Cosicché le ragioni del «leave», almeno quelle che si possano definire razionali, restano assai deboli se non del tutto inconsistenti. Il fatto è che l’uscita della Gran Bretagna dall’Europa, qualora dovesse ottenere la maggioranza dei consensi, avverrebbe esclusivamente per pessime ragioni: quelle di un nazionalismo con tinte xenofobe (la blindatura nei confronti dei migranti resta tra gli argomenti principali), di un certo revanscismo antitedesco, di un pericoloso sentimento di sovrana superiorità. I toni del popolare quotidiano Sun, sceso in campo in favore del Brexit, non lasciano dubbi: «Consentirebbe di riaffermare la sovranità, di riabbracciare un futuro da potente nazione invidiata da tutti». Non è affatto un caso che su tutta la vicenda referendaria aleggino i successi elettorali dell’Ukip di Nigel Farage.

Non è dunque tanto il Brexit quanto il torbido vento che lo sospinge a destare la massima preoccupazione.

Se ci spostiamo sull’altra riva della Manica incontreremo, infatti, la stessa ambivalenza. In un certo senso la dipartita della Gran Bretagna, indebolirebbe il fronte dei più rigorosi avversari di ogni approfondimento dell’integrazione europea, per non parlare di politiche di solidarietà tra i membri dell’Unione. La quale perderebbe, inoltre, la più solerte vestale della dottrina neoliberista.

Cosicché i sostenitori di un’Europa politica più sociale e solidale potrebbero perfino apprezzare l’uscita di Londra e vedervi una occasione. Epperò in molti paesi europei circolano gli stessi veleni ideologici, le stesse paure indotte, gli stessi rigurgiti nazionalisti che gonfiano le vele degli antieuropeisti britannici.
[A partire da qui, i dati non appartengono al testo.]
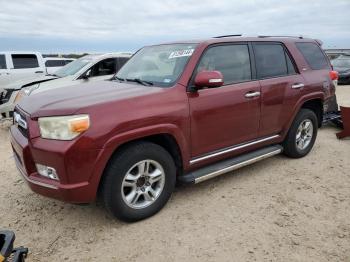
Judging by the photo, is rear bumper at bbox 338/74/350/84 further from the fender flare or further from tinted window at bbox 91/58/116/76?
the fender flare

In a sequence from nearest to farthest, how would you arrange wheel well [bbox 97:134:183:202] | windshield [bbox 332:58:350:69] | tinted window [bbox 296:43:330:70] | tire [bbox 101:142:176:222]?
tire [bbox 101:142:176:222] → wheel well [bbox 97:134:183:202] → tinted window [bbox 296:43:330:70] → windshield [bbox 332:58:350:69]

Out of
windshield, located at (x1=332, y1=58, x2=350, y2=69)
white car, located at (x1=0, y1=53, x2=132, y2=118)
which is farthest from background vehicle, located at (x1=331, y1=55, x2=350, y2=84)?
white car, located at (x1=0, y1=53, x2=132, y2=118)

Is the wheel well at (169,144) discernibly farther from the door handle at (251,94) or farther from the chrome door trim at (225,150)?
the door handle at (251,94)

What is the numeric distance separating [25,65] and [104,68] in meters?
5.99

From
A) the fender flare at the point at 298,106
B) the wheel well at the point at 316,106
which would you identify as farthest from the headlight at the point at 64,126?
the wheel well at the point at 316,106

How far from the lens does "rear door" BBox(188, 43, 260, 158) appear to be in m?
3.92

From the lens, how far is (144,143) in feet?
11.6

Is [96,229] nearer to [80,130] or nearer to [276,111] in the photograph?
[80,130]

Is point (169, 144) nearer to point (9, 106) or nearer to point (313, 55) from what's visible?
point (313, 55)

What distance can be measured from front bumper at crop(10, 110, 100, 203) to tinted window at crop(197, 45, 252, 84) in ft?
5.58

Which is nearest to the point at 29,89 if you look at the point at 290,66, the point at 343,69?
the point at 290,66

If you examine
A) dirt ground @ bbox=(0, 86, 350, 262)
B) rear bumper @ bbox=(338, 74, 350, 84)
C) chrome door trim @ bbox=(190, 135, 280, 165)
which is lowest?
rear bumper @ bbox=(338, 74, 350, 84)

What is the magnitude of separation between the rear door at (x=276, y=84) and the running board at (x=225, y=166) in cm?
23

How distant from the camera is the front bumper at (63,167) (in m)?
3.04
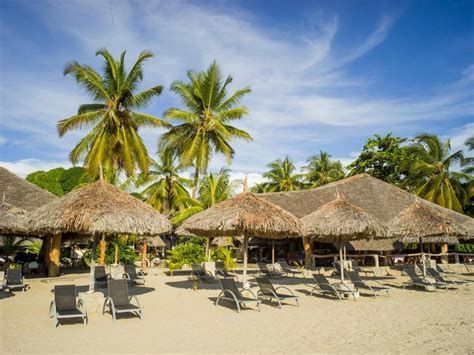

L’abbandono della Gran Bretagna rischia fortemente di alimentare proprio questi sentimenti sciovinisti. Se la maggioranza dei britannici dovesse esprimersi per il «leave», sarebbe prontamente presa ad esempio di riscossa nazionale dalle forze politiche antieuropee, i cosiddetti «populismi», che vanno crescendo in diversi paesi del continente.

Nell’Europa dell’Est già si levano voci su possibili, se pur imprecisate conseguenze di una eventuale defezione britannica. Da un pezzo è chiaro che da quelle parti i soldi europei vanno bene, ma le regole no. Certo, all’interno dell’eurozona o laddove le sovvenzioni Ue rappresentino un fattore importante dello sviluppo economico, le condizioni di una presa di distanza dall’Unione si rivelano molto più complesse che non in un paese come la Gran Bretagna che da sempre staziona sull’uscio dell’Unione. Nondimeno processi di disfacimento dell’incompiuta costruzione europea sono ormai ben visibili dall’Ungheria all’Austria, dalla Danimarca all’Olanda, mentre nubi nerissime si addensano sulla Francia. È qui che il rinascente sciovinismo deve essere combattuto.

Ma non si può far dipendere la sopravvivenza dell’Europa dall’esito del Referendum britannico. Non sarà «la fine della civiltà europea» e nemmeno l’anticamera della guerra come tuonano i profeti di sventura. Quel che deve essere chiaro è però che con o senza il Regno Unito (che ha ormai fatto il pieno delle concessioni possibili) il progetto europeo non deve essere abbandonato, lasciato dilaniare da una guerra tra poveri o prosciugare dai profondi squilibri alimentati dai dogmi che oggi lo tengono in ostaggio.